Sentymentu do wspólnej waluty nie poprawiły również opublikowane rano dane o sprzedaży detalicznej w Niemczech. W lutym sprzedaż niespodziewanie spadła o 1,6 proc. w relacji miesiąc do miesiąca i o 0,3 proc. rok do roku, wobec skorygowanego wzrostu o odpowiednio 0,9 proc. i 0,3 proc. miesiąc wcześniej. Rynek natomiast prognozował wzrost dynamiki sprzedaży o 0,5 proc. w relacji miesięcznej i 0,7 proc. w relacji rocznej
Spadek EUR/USD i wzrost USD/CHF ma również podłoże techniczne.

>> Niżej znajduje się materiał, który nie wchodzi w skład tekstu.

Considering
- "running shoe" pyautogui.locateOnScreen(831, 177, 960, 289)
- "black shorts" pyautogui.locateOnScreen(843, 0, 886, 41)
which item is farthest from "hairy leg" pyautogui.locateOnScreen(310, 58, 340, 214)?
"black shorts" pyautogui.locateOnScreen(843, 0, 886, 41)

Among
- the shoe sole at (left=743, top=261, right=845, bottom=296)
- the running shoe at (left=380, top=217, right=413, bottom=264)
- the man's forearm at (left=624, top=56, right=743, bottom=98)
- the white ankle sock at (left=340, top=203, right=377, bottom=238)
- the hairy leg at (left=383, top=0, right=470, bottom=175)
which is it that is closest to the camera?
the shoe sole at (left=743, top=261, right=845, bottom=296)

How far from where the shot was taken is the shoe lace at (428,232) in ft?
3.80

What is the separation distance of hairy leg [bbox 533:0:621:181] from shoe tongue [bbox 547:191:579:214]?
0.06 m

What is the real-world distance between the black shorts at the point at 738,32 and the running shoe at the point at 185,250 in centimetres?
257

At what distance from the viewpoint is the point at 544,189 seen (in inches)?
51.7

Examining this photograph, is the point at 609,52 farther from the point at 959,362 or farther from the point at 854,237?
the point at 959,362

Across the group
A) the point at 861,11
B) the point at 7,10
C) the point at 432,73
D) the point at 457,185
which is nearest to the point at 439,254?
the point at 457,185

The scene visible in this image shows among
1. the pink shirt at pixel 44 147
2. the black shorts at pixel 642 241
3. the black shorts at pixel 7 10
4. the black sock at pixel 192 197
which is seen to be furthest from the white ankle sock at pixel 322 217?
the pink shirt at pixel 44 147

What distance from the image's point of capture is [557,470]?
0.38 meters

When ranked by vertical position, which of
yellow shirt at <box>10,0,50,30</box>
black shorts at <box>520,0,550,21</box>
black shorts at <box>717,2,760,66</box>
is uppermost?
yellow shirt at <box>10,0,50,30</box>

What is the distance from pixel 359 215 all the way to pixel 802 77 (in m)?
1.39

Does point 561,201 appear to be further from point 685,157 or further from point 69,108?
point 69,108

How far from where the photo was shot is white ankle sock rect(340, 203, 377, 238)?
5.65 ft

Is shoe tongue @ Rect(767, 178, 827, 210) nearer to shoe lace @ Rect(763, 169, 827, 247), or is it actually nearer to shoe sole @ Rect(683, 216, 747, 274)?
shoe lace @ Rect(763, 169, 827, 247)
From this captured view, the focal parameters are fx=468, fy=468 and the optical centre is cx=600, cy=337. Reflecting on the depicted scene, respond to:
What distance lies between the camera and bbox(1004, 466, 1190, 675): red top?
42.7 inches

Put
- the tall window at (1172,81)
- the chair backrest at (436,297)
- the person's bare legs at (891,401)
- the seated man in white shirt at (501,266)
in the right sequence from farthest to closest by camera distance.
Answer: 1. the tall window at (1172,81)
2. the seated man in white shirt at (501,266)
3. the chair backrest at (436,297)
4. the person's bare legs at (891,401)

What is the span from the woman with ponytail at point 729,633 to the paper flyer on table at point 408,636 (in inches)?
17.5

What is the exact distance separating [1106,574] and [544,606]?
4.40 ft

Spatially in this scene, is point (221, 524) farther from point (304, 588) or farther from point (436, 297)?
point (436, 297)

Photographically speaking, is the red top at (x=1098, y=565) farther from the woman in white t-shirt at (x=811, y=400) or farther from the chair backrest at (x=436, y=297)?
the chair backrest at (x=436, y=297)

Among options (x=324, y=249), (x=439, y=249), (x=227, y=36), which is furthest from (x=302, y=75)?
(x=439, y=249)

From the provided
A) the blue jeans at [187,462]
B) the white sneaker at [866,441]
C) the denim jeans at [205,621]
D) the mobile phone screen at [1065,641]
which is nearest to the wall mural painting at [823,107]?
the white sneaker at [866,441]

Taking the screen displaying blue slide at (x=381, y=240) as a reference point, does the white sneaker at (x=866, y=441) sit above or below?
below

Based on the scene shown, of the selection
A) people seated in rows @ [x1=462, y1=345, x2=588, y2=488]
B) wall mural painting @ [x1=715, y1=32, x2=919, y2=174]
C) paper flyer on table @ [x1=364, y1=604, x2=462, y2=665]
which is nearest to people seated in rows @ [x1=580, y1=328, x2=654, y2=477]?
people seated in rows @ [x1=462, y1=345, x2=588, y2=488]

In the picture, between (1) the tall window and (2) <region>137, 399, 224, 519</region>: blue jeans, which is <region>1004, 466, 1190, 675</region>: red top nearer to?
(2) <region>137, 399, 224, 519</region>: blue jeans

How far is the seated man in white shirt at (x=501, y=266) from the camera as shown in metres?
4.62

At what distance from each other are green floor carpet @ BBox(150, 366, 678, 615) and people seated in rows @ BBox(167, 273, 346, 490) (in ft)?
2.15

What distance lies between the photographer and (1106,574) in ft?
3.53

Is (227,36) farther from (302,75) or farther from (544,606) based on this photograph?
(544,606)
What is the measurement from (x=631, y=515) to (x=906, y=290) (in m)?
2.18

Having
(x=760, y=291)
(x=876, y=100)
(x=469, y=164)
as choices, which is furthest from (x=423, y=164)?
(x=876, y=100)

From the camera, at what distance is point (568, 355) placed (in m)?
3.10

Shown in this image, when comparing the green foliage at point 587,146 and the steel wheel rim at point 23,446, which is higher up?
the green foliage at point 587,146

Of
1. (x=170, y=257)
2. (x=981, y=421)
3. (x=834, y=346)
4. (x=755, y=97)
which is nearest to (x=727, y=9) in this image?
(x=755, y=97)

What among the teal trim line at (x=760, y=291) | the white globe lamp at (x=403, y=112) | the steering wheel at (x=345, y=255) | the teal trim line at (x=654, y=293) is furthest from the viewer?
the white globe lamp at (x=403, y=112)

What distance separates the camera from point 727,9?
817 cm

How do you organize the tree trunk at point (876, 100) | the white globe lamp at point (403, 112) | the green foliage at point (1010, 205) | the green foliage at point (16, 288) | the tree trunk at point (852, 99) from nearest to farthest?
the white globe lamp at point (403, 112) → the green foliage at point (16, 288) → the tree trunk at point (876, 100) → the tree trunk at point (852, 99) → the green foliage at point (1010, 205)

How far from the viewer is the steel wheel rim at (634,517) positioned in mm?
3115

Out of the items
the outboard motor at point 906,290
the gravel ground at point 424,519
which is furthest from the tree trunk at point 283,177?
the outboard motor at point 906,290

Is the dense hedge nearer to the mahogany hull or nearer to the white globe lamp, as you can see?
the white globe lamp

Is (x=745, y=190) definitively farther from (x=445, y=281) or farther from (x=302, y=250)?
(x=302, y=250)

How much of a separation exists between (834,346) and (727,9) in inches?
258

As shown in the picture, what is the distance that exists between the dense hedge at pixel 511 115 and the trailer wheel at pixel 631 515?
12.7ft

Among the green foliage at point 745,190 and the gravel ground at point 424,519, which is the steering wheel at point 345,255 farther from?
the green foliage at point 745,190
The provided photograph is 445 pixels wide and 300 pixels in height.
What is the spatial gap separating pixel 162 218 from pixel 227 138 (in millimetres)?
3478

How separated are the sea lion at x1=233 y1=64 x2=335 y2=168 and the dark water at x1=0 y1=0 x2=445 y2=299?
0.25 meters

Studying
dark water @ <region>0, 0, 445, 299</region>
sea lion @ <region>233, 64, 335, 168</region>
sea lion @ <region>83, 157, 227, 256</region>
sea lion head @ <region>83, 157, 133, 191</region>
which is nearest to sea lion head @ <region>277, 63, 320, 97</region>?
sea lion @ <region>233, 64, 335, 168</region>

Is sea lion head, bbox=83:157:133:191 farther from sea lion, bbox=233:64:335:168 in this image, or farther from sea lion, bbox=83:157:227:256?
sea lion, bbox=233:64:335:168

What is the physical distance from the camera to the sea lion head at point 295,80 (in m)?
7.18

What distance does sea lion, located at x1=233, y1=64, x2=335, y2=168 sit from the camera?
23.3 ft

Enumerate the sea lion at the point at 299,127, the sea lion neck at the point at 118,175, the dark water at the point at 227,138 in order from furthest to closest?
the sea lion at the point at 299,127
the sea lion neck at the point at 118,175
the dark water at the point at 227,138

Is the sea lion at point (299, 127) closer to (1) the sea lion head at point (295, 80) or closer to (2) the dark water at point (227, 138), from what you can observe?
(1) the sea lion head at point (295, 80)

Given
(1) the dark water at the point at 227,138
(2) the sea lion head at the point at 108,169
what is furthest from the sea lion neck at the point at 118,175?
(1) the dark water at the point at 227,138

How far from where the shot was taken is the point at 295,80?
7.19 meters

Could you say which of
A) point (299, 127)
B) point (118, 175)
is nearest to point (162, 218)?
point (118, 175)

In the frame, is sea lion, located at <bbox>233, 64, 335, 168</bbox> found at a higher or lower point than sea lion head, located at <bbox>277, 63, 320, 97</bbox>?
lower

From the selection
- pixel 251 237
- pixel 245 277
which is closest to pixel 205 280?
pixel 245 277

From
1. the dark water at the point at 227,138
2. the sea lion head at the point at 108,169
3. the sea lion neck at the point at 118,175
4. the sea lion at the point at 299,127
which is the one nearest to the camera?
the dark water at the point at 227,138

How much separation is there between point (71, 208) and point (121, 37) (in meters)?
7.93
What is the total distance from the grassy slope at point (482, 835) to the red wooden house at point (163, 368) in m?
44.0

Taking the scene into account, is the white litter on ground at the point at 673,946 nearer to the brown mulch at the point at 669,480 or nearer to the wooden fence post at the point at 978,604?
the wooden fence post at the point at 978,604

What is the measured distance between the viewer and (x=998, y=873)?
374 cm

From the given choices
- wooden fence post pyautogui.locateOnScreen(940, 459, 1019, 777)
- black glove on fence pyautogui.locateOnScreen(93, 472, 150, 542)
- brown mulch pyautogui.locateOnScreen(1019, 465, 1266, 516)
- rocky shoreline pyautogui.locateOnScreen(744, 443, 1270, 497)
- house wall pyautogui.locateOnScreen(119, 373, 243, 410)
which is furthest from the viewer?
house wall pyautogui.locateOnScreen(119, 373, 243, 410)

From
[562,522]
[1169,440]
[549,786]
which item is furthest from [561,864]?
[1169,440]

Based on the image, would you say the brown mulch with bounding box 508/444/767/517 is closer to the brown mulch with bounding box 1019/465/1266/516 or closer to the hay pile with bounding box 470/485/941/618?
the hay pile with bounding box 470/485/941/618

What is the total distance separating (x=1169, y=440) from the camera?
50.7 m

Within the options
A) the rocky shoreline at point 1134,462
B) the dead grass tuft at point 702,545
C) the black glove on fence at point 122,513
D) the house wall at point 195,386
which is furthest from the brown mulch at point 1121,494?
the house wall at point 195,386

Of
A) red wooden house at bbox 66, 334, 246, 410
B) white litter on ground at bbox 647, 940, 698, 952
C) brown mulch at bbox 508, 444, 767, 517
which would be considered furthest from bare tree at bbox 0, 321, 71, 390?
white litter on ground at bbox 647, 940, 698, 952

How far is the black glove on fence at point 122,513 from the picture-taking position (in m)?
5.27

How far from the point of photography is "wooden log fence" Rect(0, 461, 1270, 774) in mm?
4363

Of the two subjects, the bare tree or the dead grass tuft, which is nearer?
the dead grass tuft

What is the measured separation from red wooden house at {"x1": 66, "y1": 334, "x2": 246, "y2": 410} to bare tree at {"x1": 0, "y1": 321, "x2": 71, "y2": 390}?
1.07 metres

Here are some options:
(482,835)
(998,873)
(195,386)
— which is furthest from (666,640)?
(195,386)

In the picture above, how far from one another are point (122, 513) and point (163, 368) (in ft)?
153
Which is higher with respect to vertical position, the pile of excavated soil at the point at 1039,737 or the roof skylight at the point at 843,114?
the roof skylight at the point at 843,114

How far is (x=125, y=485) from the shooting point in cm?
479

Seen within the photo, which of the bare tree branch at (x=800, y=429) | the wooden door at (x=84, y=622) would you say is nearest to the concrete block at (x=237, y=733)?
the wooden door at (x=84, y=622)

Poniedziałkowy nieudany atak euro na rekord wszech czasów na poziomie 1,5901 oraz obrona przez USD/CHF wsparcia na 0,9888 (dołek z 26 marca br. na wykresie 60-min) i zwrot powyżej wsparcia na 0,9859 (dołek z 17 marca br. na wykresie dziennym), w sposób naturalny prowadzi do realizacji zysków.
Poranna poprawa sentymentu do dolara może zaważyć na przebiegu wtorkowych notowań. Nie można wykluczać, że dalsze umocnienie amerykańskiej waluty do euro i szwajcarskiego franka będzie napędzane oczekiwaniem na popołudniową publikację indeksu ISM. W marcu oczekiwany jest spadek tego do indeksu do 48,2 pkt. z 48,3 pkt. miesiąc wcześniej. Jednak wczorajsza publikacja indeksu Chicago PMI, który zaskoczył wzrostem, może dawać nadzieję na lepszy odczyt ISM, co ma szanse przełożyć się na dalsze umocnienie dolara.